Auszug zum Lesen:
-*-

Wir hatten die hier zitierte Schulleiterin einer Schule des Sekundarbereichs I, die zugleich Religionslehrerin ist, im Rahmen eines empirischen Forschungsprojekts nach der Bedeutung von Religion im Schulalltag gefragt. Sie setzte in ihrer Antwort Religion mit dem Unterrichtsfach Religion gleich. Und sie verwies zugleich darauf, dass die Impulse für das religiös geprägte Schulleben von eben diesem Fach und seinen Lehrkräften ausgingen (vgl. Freitag/Tegeler/ Bohnhorst 212). Bis heute verwirrt mich diese Aussage, weil die Gleichsetzung eines Faches mit dem Gepräge einer ganzen Schule ein für mich ungewöhnlicher Gedanke ist. »Wir leben das Fach. Wir leben Chemie.« – das hätte argumentativ nicht funktioniert. Das bedeutet doch wohl, dass dem Fach Religion im vorgestellten Beispiel eine inhaltliche Bedeutung beigemessen wird, die weit über jede curriculare Fachlichkeit hinausgeht und Leben zu prägen vermag. Wenn das die Schulgemeinschaft beschreibende »Wir« durch die Inhalte und Maßstäbe bestimmt wird, die in einem Fach gesetzt werden und die das Leben der gesamten Schulgemeinschaft prägen sollen, ist dieses Wir dann ein konsensuelles Wir? Zumindest aus der Sicht der Interviewten scheint der christliche Konsens für eine gesamte Schule als Leitmotiv zu funktionieren. Es werden damit Normen gesetzt, durch die sich die Spezifität der Schule zeigen soll. Ganz im Sinne einer profilbildenden Schulkultur wird argumentiert, dem gemeinsamen »Leben des Faches Religion « sei eine positive Wirkung zu unterstellen. Als Indikatoren werden etwa die enge Kooperation mit der örtlichen Pfarrgemeinde und Projektwochen zum Globalen Lernen genannt (vgl. Freitag/Tegeler/Bohnhorst 211).

-*-

[Ausschnitt aus einer Datendatei]
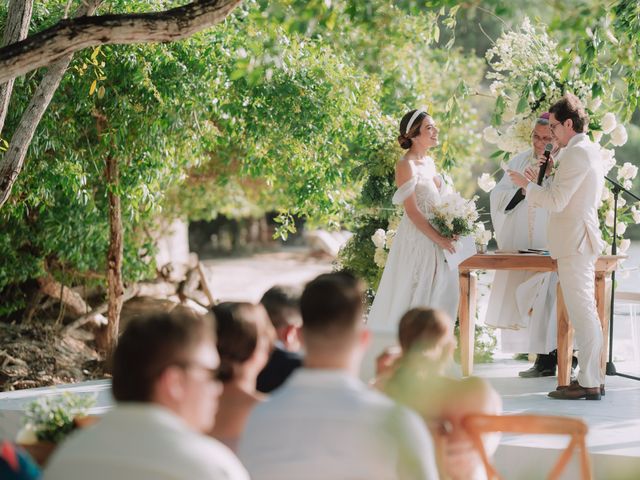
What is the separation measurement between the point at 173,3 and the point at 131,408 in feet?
19.8

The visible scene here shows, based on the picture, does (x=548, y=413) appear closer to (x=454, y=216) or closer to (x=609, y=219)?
(x=454, y=216)

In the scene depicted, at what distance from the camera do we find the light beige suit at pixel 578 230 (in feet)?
17.9

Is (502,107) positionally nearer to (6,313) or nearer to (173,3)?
(173,3)

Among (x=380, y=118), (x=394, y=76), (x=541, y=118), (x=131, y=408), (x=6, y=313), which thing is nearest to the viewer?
(x=131, y=408)

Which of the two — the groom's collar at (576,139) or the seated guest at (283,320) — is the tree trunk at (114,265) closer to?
the groom's collar at (576,139)

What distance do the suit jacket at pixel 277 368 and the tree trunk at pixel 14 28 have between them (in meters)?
2.80

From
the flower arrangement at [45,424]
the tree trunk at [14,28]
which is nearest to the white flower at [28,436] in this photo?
the flower arrangement at [45,424]

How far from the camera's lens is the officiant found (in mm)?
6503

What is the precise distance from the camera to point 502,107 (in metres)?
6.43

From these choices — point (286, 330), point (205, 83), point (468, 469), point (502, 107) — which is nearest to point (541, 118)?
point (502, 107)

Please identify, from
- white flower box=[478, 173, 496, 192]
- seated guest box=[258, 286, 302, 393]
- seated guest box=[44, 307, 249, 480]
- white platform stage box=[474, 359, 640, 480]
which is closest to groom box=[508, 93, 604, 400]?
white platform stage box=[474, 359, 640, 480]

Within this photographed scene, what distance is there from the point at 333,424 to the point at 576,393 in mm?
3950

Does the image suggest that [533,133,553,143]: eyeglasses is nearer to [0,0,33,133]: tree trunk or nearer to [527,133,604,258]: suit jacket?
[527,133,604,258]: suit jacket

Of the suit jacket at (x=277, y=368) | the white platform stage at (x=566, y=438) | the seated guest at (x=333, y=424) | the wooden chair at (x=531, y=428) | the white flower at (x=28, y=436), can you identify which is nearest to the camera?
the seated guest at (x=333, y=424)
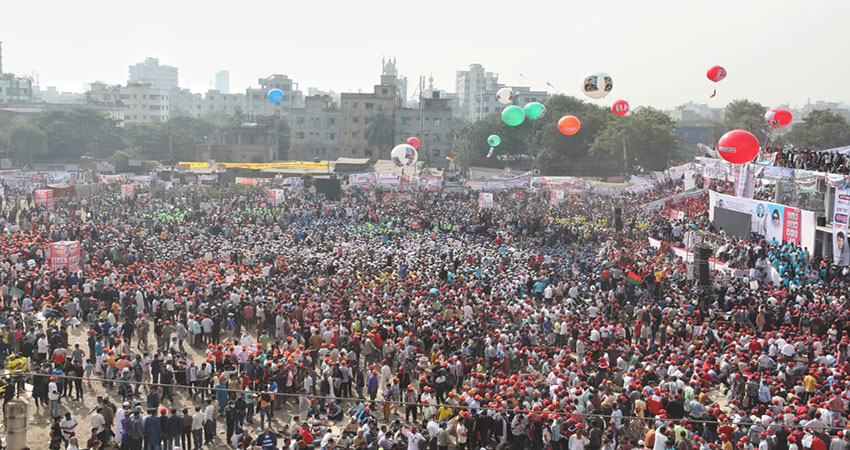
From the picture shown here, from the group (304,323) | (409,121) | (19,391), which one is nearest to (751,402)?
(304,323)

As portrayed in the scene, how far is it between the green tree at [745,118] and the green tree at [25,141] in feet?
204

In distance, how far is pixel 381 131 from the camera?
76.4 meters

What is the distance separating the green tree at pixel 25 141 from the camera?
6681 centimetres

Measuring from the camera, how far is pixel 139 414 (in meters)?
11.4

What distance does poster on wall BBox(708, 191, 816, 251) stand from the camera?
74.3 feet

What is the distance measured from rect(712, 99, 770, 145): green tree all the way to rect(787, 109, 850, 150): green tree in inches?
166

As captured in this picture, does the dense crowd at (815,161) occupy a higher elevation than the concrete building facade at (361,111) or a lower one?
lower

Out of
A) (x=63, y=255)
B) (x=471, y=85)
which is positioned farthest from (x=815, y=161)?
(x=471, y=85)

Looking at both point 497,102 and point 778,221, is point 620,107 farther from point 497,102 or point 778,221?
point 497,102

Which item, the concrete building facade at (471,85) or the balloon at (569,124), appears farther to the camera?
the concrete building facade at (471,85)

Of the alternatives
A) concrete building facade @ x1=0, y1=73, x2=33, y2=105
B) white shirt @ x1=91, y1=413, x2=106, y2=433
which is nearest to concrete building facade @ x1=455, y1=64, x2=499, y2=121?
concrete building facade @ x1=0, y1=73, x2=33, y2=105

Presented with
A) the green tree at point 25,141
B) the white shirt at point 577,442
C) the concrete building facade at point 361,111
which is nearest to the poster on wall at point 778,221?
the white shirt at point 577,442

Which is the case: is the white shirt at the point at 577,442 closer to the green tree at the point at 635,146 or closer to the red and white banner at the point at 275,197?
the red and white banner at the point at 275,197

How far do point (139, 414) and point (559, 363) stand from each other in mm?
7206
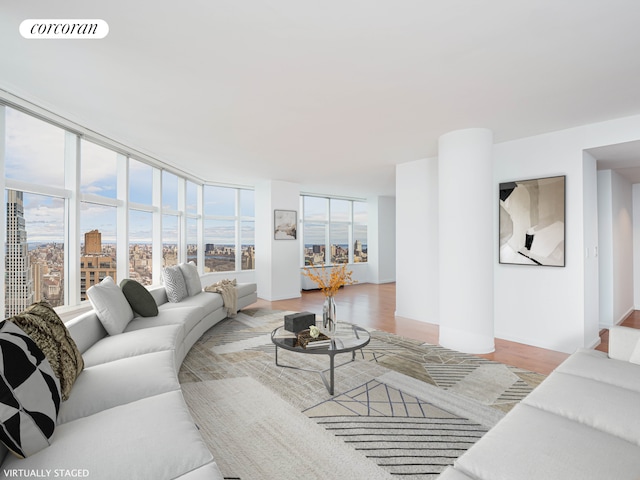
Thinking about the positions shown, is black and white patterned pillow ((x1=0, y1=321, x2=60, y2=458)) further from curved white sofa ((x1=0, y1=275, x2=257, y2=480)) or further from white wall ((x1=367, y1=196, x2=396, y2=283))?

-*-

Gib den Auszug oben über das Fach Religion im Schulalltag vollständig und Wort für Wort wieder.

Wir hatten die hier zitierte Schulleiterin einer Schule des Sekundarbereichs I, die zugleich Religionslehrerin ist, im Rahmen eines empirischen Forschungsprojekts nach der Bedeutung von Religion im Schulalltag gefragt. Sie setzte in ihrer Antwort Religion mit dem Unterrichtsfach Religion gleich. Und sie verwies zugleich darauf, dass die Impulse für das religiös geprägte Schulleben von eben diesem Fach und seinen Lehrkräften ausgingen (vgl. Freitag/Tegeler/ Bohnhorst 212). Bis heute verwirrt mich diese Aussage, weil die Gleichsetzung eines Faches mit dem Gepräge einer ganzen Schule ein für mich ungewöhnlicher Gedanke ist. »Wir leben das Fach. Wir leben Chemie.« – das hätte argumentativ nicht funktioniert. Das bedeutet doch wohl, dass dem Fach Religion im vorgestellten Beispiel eine inhaltliche Bedeutung beigemessen wird, die weit über jede curriculare Fachlichkeit hinausgeht und Leben zu prägen vermag. Wenn das die Schulgemeinschaft beschreibende »Wir« durch die Inhalte und Maßstäbe bestimmt wird, die in einem Fach gesetzt werden und die das Leben der gesamten Schulgemeinschaft prägen sollen, ist dieses Wir dann ein konsensuelles Wir? Zumindest aus der Sicht der Interviewten scheint der christliche Konsens für eine gesamte Schule als Leitmotiv zu funktionieren. Es werden damit Normen gesetzt, durch die sich die Spezifität der Schule zeigen soll. Ganz im Sinne einer profilbildenden Schulkultur wird argumentiert, dem gemeinsamen »Leben des Faches Religion « sei eine positive Wirkung zu unterstellen. Als Indikatoren werden etwa die enge Kooperation mit der örtlichen Pfarrgemeinde und Projektwochen zum Globalen Lernen genannt (vgl. Freitag/Tegeler/Bohnhorst 211).